Earlier this month, I had the opportunity to address the Senate Select Committee hearing on the Cost of Living to highlight the impacts on Catholic school communities, with past president of the Australian Catholic Principals Association, Ann Rebgetz. 

I spoke about the additional financial pressures on Catholic school families, because they are expected to make a contribution to their children’s education which is calculated by the Capacity to Contribute measure that assesses family income. Whereas, public school families are asked to make a much smaller voluntary contribution.

For Catholic schools, government funding makes up around 74 per cent of educational costs annually with around $4 billion in after-tax dollars from parent contributions. Our families also contribute nearly 90 per cent of the costs required to fund school buildings and other capital works, which is around $2 billion annually.

Our schools and dioceses are very aware of the challenges families face, particularly in times of high inflation and interest rates. To combat this financial burden, there are a range of measures including sibling discounts, automatic fee reductions for Health Care Card holders, fee relief for financial hardship, scholarships and bursaries. As an example, in one of our state systems over 40 per cent of students received some form of fee concession or relief.
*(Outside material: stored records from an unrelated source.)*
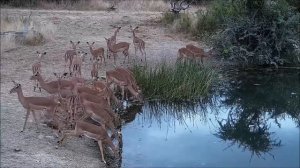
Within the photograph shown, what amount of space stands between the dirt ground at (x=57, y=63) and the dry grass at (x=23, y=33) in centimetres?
29

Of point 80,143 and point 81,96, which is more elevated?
point 81,96

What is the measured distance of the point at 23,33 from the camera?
17.1 metres

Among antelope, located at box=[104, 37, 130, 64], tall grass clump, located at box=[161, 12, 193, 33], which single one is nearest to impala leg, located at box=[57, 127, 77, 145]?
antelope, located at box=[104, 37, 130, 64]

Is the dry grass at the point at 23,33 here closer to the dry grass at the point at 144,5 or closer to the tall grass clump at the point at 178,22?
the tall grass clump at the point at 178,22

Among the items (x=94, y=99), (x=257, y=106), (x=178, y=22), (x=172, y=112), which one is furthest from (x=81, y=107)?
(x=178, y=22)

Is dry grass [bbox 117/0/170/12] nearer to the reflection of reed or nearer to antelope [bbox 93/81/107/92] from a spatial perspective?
the reflection of reed

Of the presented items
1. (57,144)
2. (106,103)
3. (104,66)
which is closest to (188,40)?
(104,66)

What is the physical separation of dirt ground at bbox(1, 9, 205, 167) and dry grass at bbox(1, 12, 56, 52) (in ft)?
0.94

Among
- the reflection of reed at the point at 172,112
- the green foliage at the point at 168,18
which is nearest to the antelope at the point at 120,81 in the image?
the reflection of reed at the point at 172,112

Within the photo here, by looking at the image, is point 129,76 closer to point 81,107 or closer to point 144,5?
point 81,107

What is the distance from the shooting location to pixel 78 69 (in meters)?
12.9

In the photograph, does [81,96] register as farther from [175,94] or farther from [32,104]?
[175,94]

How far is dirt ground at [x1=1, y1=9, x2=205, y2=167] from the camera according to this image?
8.56 m

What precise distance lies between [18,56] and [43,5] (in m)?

In my evidence to the Senate Committee hearing, I raised a number of concerns including:

  • Maintaining appropriate indexation on school funding
  • Taking a sector-neutral approach to funding and support for programs addressing the national teacher shortage crisis and disadvantaged communities
  • Capital support for non-government schools

I also spoke about the Productivity Commission draft report that canvased the removal of the deductible gift recipient (DGR) status for schools which would have a dire effect on the ability of our school communities to raise funds for school infrastructure.

If this was to proceed, it would further impact the educational opportunities of families who seek a Catholic education in their local area, and create increased challenges for Catholic schools to maintain and renew ageing infrastructure and facilities to provide a contemporary and fit-for-purpose learning environment for our students.

The NCEC has made a submission and I will be speaking at the Productivity Commission’s hearing today (14 February) to address this issue in greater detail.